Work order:
Output the entries verbatim, including every line.

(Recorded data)
______________________________
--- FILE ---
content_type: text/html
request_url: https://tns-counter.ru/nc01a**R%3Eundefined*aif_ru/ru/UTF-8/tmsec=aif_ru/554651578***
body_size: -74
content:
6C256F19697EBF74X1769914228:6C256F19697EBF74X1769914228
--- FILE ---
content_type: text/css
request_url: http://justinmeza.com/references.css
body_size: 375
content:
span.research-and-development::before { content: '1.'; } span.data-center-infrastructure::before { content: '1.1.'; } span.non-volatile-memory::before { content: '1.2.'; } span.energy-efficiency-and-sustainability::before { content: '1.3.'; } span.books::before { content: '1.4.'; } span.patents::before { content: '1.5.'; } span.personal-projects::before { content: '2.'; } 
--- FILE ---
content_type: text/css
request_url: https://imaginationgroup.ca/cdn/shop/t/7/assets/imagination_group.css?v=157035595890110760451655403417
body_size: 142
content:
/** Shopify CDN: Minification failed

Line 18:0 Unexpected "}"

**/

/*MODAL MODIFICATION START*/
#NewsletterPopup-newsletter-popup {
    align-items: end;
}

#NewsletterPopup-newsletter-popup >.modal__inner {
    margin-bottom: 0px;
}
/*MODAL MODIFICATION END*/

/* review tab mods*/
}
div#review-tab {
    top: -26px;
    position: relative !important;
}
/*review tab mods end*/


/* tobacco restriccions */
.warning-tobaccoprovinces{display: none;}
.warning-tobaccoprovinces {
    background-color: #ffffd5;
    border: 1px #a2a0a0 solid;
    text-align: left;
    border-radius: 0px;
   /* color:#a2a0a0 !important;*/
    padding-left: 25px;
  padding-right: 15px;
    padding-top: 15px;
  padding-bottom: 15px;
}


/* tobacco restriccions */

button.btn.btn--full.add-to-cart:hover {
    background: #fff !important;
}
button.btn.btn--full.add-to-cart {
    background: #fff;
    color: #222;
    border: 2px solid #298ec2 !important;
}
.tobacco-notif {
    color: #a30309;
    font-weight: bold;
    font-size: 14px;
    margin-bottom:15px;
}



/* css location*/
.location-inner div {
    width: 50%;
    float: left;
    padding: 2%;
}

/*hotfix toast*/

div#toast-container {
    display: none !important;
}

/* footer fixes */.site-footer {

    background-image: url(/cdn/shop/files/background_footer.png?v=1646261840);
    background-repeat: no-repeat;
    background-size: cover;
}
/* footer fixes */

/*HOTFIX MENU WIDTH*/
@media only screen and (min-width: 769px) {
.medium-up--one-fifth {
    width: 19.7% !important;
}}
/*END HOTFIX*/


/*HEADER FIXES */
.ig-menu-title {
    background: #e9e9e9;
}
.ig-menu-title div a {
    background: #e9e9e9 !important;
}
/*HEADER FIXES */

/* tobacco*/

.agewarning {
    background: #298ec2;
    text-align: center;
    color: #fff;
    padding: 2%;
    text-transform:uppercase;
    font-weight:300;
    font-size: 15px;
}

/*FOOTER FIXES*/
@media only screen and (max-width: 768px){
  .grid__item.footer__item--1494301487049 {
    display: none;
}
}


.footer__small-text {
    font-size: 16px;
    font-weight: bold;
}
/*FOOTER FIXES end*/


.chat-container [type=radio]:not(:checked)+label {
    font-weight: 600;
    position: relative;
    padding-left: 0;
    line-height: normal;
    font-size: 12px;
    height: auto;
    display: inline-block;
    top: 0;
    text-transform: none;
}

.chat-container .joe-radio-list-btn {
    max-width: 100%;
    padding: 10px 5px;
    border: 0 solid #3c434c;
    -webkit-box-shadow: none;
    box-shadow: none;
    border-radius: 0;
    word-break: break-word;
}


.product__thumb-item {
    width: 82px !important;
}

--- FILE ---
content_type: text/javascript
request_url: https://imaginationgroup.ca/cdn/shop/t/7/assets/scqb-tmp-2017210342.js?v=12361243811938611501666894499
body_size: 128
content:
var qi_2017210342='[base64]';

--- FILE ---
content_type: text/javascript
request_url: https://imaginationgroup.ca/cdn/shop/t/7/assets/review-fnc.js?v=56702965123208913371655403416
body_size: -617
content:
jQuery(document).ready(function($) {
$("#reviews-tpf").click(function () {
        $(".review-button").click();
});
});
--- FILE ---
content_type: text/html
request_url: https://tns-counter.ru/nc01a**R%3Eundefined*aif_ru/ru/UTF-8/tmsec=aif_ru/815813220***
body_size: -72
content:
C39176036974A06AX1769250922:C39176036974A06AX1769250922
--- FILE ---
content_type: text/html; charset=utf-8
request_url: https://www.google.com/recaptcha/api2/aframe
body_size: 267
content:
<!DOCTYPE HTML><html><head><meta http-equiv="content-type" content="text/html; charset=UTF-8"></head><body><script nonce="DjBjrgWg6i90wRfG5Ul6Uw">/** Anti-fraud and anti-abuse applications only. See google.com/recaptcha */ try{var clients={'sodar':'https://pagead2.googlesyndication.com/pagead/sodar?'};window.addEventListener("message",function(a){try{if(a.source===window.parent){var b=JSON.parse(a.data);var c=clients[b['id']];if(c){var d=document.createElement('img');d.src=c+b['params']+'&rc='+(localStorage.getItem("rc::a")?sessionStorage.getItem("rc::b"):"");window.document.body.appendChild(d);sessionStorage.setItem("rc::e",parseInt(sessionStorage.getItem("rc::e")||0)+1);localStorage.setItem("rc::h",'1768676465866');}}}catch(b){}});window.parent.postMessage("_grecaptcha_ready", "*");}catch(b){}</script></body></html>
______________________________
Answer:
--- FILE ---
content_type: text/html
request_url: https://tns-counter.ru/nc01a**R%3Eundefined*aif_ru/ru/UTF-8/tmsec=aif_ru/554651578***
body_size: -74
content:
6C256F19697EBF74X1769914228:6C256F19697EBF74X1769914228
--- FILE ---
content_type: text/css
request_url: http://justinmeza.com/references.css
body_size: 375
content:
span.research-and-development::before { content: '1.'; } span.data-center-infrastructure::before { content: '1.1.'; } span.non-volatile-memory::before { content: '1.2.'; } span.energy-efficiency-and-sustainability::before { content: '1.3.'; } span.books::before { content: '1.4.'; } span.patents::before { content: '1.5.'; } span.personal-projects::before { content: '2.'; } 
--- FILE ---
content_type: text/css
request_url: https://imaginationgroup.ca/cdn/shop/t/7/assets/imagination_group.css?v=157035595890110760451655403417
body_size: 142
content:
/** Shopify CDN: Minification failed

Line 18:0 Unexpected "}"

**/

/*MODAL MODIFICATION START*/
#NewsletterPopup-newsletter-popup {
    align-items: end;
}

#NewsletterPopup-newsletter-popup >.modal__inner {
    margin-bottom: 0px;
}
/*MODAL MODIFICATION END*/

/* review tab mods*/
}
div#review-tab {
    top: -26px;
    position: relative !important;
}
/*review tab mods end*/


/* tobacco restriccions */
.warning-tobaccoprovinces{display: none;}
.warning-tobaccoprovinces {
    background-color: #ffffd5;
    border: 1px #a2a0a0 solid;
    text-align: left;
    border-radius: 0px;
   /* color:#a2a0a0 !important;*/
    padding-left: 25px;
  padding-right: 15px;
    padding-top: 15px;
  padding-bottom: 15px;
}


/* tobacco restriccions */

button.btn.btn--full.add-to-cart:hover {
    background: #fff !important;
}
button.btn.btn--full.add-to-cart {
    background: #fff;
    color: #222;
    border: 2px solid #298ec2 !important;
}
.tobacco-notif {
    color: #a30309;
    font-weight: bold;
    font-size: 14px;
    margin-bottom:15px;
}



/* css location*/
.location-inner div {
    width: 50%;
    float: left;
    padding: 2%;
}

/*hotfix toast*/

div#toast-container {
    display: none !important;
}

/* footer fixes */.site-footer {

    background-image: url(/cdn/shop/files/background_footer.png?v=1646261840);
    background-repeat: no-repeat;
    background-size: cover;
}
/* footer fixes */

/*HOTFIX MENU WIDTH*/
@media only screen and (min-width: 769px) {
.medium-up--one-fifth {
    width: 19.7% !important;
}}
/*END HOTFIX*/


/*HEADER FIXES */
.ig-menu-title {
    background: #e9e9e9;
}
.ig-menu-title div a {
    background: #e9e9e9 !important;
}
/*HEADER FIXES */

/* tobacco*/

.agewarning {
    background: #298ec2;
    text-align: center;
    color: #fff;
    padding: 2%;
    text-transform:uppercase;
    font-weight:300;
    font-size: 15px;
}

/*FOOTER FIXES*/
@media only screen and (max-width: 768px){
  .grid__item.footer__item--1494301487049 {
    display: none;
}
}


.footer__small-text {
    font-size: 16px;
    font-weight: bold;
}
/*FOOTER FIXES end*/


.chat-container [type=radio]:not(:checked)+label {
    font-weight: 600;
    position: relative;
    padding-left: 0;
    line-height: normal;
    font-size: 12px;
    height: auto;
    display: inline-block;
    top: 0;
    text-transform: none;
}

.chat-container .joe-radio-list-btn {
    max-width: 100%;
    padding: 10px 5px;
    border: 0 solid #3c434c;
    -webkit-box-shadow: none;
    box-shadow: none;
    border-radius: 0;
    word-break: break-word;
}


.product__thumb-item {
    width: 82px !important;
}

--- FILE ---
content_type: text/javascript
request_url: https://imaginationgroup.ca/cdn/shop/t/7/assets/scqb-tmp-2017210342.js?v=12361243811938611501666894499
body_size: 128
content:
var qi_2017210342='[base64]';

--- FILE ---
content_type: text/javascript
request_url: https://imaginationgroup.ca/cdn/shop/t/7/assets/review-fnc.js?v=56702965123208913371655403416
body_size: -617
content:
jQuery(document).ready(function($) {
$("#reviews-tpf").click(function () {
        $(".review-button").click();
});
});
--- FILE ---
content_type: text/html
request_url: https://tns-counter.ru/nc01a**R%3Eundefined*aif_ru/ru/UTF-8/tmsec=aif_ru/815813220***
body_size: -72
content:
C39176036974A06AX1769250922:C39176036974A06AX1769250922
--- FILE ---
content_type: text/html; charset=utf-8
request_url: https://www.google.com/recaptcha/api2/aframe
body_size: 267
content:
<!DOCTYPE HTML><html><head><meta http-equiv="content-type" content="text/html; charset=UTF-8"></head><body><script nonce="DjBjrgWg6i90wRfG5Ul6Uw">/** Anti-fraud and anti-abuse applications only. See google.com/recaptcha */ try{var clients={'sodar':'https://pagead2.googlesyndication.com/pagead/sodar?'};window.addEventListener("message",function(a){try{if(a.source===window.parent){var b=JSON.parse(a.data);var c=clients[b['id']];if(c){var d=document.createElement('img');d.src=c+b['params']+'&rc='+(localStorage.getItem("rc::a")?sessionStorage.getItem("rc::b"):"");window.document.body.appendChild(d);sessionStorage.setItem("rc::e",parseInt(sessionStorage.getItem("rc::e")||0)+1);localStorage.setItem("rc::h",'1768676465866');}}}catch(b){}});window.parent.postMessage("_grecaptcha_ready", "*");}catch(b){}</script></body></html>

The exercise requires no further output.